--- Data in this exercise ---

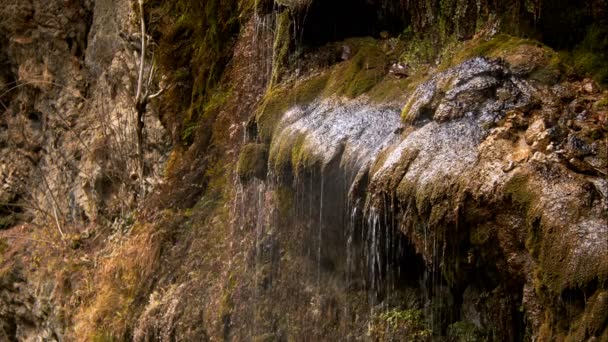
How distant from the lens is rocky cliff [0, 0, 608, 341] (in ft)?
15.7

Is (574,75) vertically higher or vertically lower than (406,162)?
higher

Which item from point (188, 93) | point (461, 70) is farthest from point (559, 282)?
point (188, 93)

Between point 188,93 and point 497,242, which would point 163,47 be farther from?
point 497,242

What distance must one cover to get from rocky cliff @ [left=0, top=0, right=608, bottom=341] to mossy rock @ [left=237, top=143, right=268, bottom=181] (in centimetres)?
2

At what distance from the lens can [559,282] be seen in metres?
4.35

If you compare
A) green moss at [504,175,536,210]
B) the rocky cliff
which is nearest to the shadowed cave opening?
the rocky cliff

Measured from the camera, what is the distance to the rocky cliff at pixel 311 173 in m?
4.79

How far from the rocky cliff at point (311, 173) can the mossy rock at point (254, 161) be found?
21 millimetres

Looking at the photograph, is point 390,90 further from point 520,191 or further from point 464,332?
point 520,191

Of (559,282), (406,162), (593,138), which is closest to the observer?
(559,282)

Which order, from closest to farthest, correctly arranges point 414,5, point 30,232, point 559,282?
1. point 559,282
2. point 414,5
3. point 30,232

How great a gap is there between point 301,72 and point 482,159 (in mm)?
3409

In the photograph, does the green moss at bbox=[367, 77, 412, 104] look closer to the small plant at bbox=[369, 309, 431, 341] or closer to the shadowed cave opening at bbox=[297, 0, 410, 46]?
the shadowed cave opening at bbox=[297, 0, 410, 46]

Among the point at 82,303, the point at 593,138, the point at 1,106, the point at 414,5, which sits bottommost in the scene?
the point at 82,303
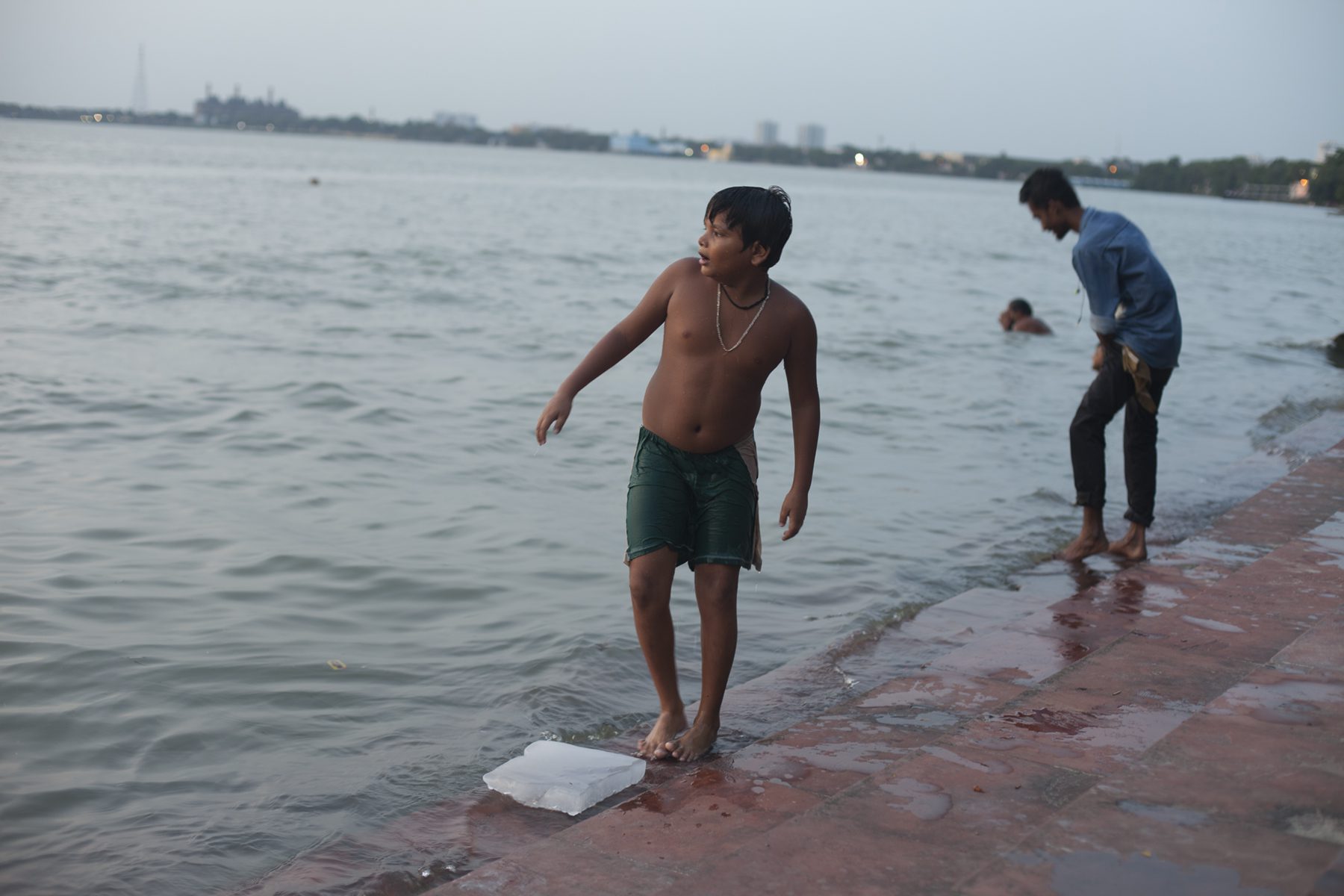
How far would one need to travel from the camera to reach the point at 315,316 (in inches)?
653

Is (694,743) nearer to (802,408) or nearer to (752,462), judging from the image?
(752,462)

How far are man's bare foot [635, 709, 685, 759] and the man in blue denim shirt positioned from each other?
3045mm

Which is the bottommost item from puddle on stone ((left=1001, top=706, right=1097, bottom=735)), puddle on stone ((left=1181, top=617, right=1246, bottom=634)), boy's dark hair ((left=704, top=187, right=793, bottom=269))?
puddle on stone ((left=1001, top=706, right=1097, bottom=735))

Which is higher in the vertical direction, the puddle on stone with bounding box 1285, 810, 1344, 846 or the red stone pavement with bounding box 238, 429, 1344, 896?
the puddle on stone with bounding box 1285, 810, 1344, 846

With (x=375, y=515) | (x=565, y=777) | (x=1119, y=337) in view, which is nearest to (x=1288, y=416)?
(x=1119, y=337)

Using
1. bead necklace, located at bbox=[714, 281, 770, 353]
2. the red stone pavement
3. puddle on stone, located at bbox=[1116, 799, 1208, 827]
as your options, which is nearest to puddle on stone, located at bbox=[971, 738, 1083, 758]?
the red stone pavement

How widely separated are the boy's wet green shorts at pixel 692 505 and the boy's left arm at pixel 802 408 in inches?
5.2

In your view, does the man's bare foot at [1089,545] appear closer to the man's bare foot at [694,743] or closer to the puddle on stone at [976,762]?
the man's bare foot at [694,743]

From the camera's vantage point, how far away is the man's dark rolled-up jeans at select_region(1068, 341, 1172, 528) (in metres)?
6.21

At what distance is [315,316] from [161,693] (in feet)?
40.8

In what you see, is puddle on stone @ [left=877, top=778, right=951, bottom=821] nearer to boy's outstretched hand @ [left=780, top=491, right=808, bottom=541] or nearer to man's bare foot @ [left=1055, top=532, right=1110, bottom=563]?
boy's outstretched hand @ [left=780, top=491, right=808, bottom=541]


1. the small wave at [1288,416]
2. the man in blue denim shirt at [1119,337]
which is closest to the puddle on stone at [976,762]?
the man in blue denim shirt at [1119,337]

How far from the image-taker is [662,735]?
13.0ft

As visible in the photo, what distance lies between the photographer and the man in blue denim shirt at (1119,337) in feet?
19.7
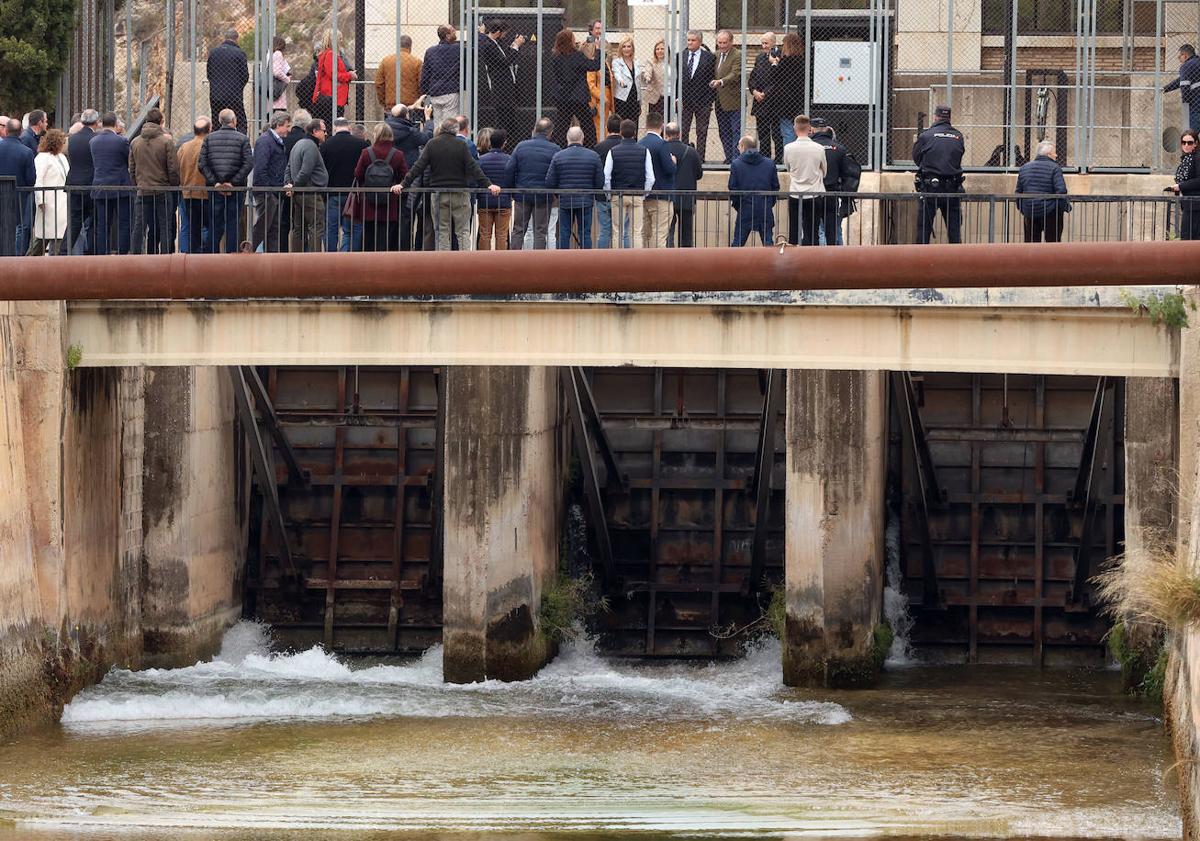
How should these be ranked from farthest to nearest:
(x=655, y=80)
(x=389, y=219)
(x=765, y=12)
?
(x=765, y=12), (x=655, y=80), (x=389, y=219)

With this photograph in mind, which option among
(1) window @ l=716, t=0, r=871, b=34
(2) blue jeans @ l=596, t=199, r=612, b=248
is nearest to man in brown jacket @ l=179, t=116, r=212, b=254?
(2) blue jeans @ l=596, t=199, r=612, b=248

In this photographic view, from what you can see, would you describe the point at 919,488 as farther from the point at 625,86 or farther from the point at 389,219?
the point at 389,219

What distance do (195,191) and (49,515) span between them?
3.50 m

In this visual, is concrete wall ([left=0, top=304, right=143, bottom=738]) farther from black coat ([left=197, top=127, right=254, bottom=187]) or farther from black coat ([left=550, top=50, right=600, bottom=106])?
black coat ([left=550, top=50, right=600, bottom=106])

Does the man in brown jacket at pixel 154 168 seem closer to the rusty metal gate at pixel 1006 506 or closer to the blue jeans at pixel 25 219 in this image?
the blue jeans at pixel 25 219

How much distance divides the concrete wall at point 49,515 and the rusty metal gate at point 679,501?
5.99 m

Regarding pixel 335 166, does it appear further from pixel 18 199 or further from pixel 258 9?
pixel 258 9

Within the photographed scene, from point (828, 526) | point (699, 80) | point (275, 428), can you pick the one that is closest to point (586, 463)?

---

**Instructions for the task**
Your copy of the data should match it exactly, except that pictures are left out.

**Answer to this problem**
How distant from the lens is rocky cliff [0, 0, 608, 341] (in ft)?
15.7

Is (574,75) vertically higher or vertically lower than (406,162)?
higher

Which item from point (188, 93) | point (461, 70) is farthest from point (559, 282)?
point (188, 93)

Between point 188,93 and point 497,242, which would point 163,47 be farther from?
point 497,242

What distance must one cover to get from rocky cliff @ [left=0, top=0, right=608, bottom=341] to mossy rock @ [left=237, top=143, right=268, bottom=181] (in centimetres)?
2

At what distance from the lens can [559,282] be seen in metres?
4.35

If you compare
A) green moss at [504,175,536,210]
B) the rocky cliff
which is nearest to the shadowed cave opening?
the rocky cliff

Measured from the camera, what is the distance to the rocky cliff at pixel 311 173 in m?
4.79

How far from the rocky cliff at point (311, 173) can the mossy rock at point (254, 161) be found?
21 millimetres

Looking at the photograph, is point 390,90 further from point 520,191 or further from point 464,332?
point 520,191

Of (559,282), (406,162), (593,138), which is closest to the observer?
(559,282)

Which order, from closest to farthest, correctly arranges point 414,5, point 30,232, point 559,282?
1. point 559,282
2. point 414,5
3. point 30,232

How great a gap is there between point 301,72 and point 482,159 (in mm)?
3409

In the photograph, does the green moss at bbox=[367, 77, 412, 104] look closer to the small plant at bbox=[369, 309, 431, 341] or closer to the shadowed cave opening at bbox=[297, 0, 410, 46]?
the shadowed cave opening at bbox=[297, 0, 410, 46]

Among the point at 82,303, the point at 593,138, the point at 1,106, the point at 414,5, which sits bottommost in the scene?
the point at 82,303
How far would one need to travel from the camera to reach the point at 315,316 (in inches)?
653

Is (694,743) nearer to (802,408) or nearer to (752,462), judging from the image?
(752,462)

How far are man's bare foot [635, 709, 685, 759] and the man in blue denim shirt positioned from each other?
3045mm

Which is the bottommost item from puddle on stone ((left=1001, top=706, right=1097, bottom=735)), puddle on stone ((left=1181, top=617, right=1246, bottom=634)), boy's dark hair ((left=704, top=187, right=793, bottom=269))?
puddle on stone ((left=1001, top=706, right=1097, bottom=735))

Which is higher in the vertical direction, the puddle on stone with bounding box 1285, 810, 1344, 846 or the red stone pavement with bounding box 238, 429, 1344, 896?
the puddle on stone with bounding box 1285, 810, 1344, 846

With (x=375, y=515) | (x=565, y=777) | (x=1119, y=337) in view, which is nearest to (x=1288, y=416)?
(x=1119, y=337)

Using
1. bead necklace, located at bbox=[714, 281, 770, 353]
2. the red stone pavement
3. puddle on stone, located at bbox=[1116, 799, 1208, 827]
as your options, which is nearest to puddle on stone, located at bbox=[971, 738, 1083, 758]?
the red stone pavement

How widely separated are the boy's wet green shorts at pixel 692 505 and the boy's left arm at pixel 802 408 in inches?
5.2

In your view, does the man's bare foot at [1089,545] appear closer to the man's bare foot at [694,743] or closer to the puddle on stone at [976,762]?
the man's bare foot at [694,743]

From the camera's vantage point, how far away is the man's dark rolled-up jeans at select_region(1068, 341, 1172, 528) (in metres)?
6.21

At what distance is [315,316] from [161,693] (in feet)?
40.8

In what you see, is puddle on stone @ [left=877, top=778, right=951, bottom=821] nearer to boy's outstretched hand @ [left=780, top=491, right=808, bottom=541] or nearer to man's bare foot @ [left=1055, top=532, right=1110, bottom=563]?
boy's outstretched hand @ [left=780, top=491, right=808, bottom=541]


1. the small wave at [1288,416]
2. the man in blue denim shirt at [1119,337]
which is closest to the puddle on stone at [976,762]?
the man in blue denim shirt at [1119,337]

How far from the image-taker is [662,735]?
13.0ft

As visible in the photo, what distance lies between the photographer and the man in blue denim shirt at (1119,337) in feet?
19.7
How should these be ranked from farthest to nearest:
(x=655, y=80)
(x=389, y=219)
(x=765, y=12)
?
(x=765, y=12), (x=655, y=80), (x=389, y=219)

With this photograph in mind, which option among
(1) window @ l=716, t=0, r=871, b=34
(2) blue jeans @ l=596, t=199, r=612, b=248
is nearest to man in brown jacket @ l=179, t=116, r=212, b=254?
(2) blue jeans @ l=596, t=199, r=612, b=248

In this photographic view, from what you can see, would you describe the point at 919,488 as farther from the point at 625,86 or farther from the point at 389,219?
the point at 389,219

What distance do (195,191) and (49,515) span between them?
3.50 m

In this visual, is concrete wall ([left=0, top=304, right=143, bottom=738]) farther from black coat ([left=197, top=127, right=254, bottom=187]) or farther from black coat ([left=550, top=50, right=600, bottom=106])?
black coat ([left=550, top=50, right=600, bottom=106])

Does the man in brown jacket at pixel 154 168 seem closer to the rusty metal gate at pixel 1006 506 or closer to the blue jeans at pixel 25 219 in this image?
the blue jeans at pixel 25 219

How much distance divides the concrete wall at point 49,515 and the rusty metal gate at point 679,501?
5.99 m

Regarding pixel 335 166, does it appear further from pixel 18 199 or further from pixel 258 9?
pixel 258 9

Within the photographed scene, from point (828, 526) | point (699, 80) | point (275, 428), can you pick the one that is closest to point (586, 463)?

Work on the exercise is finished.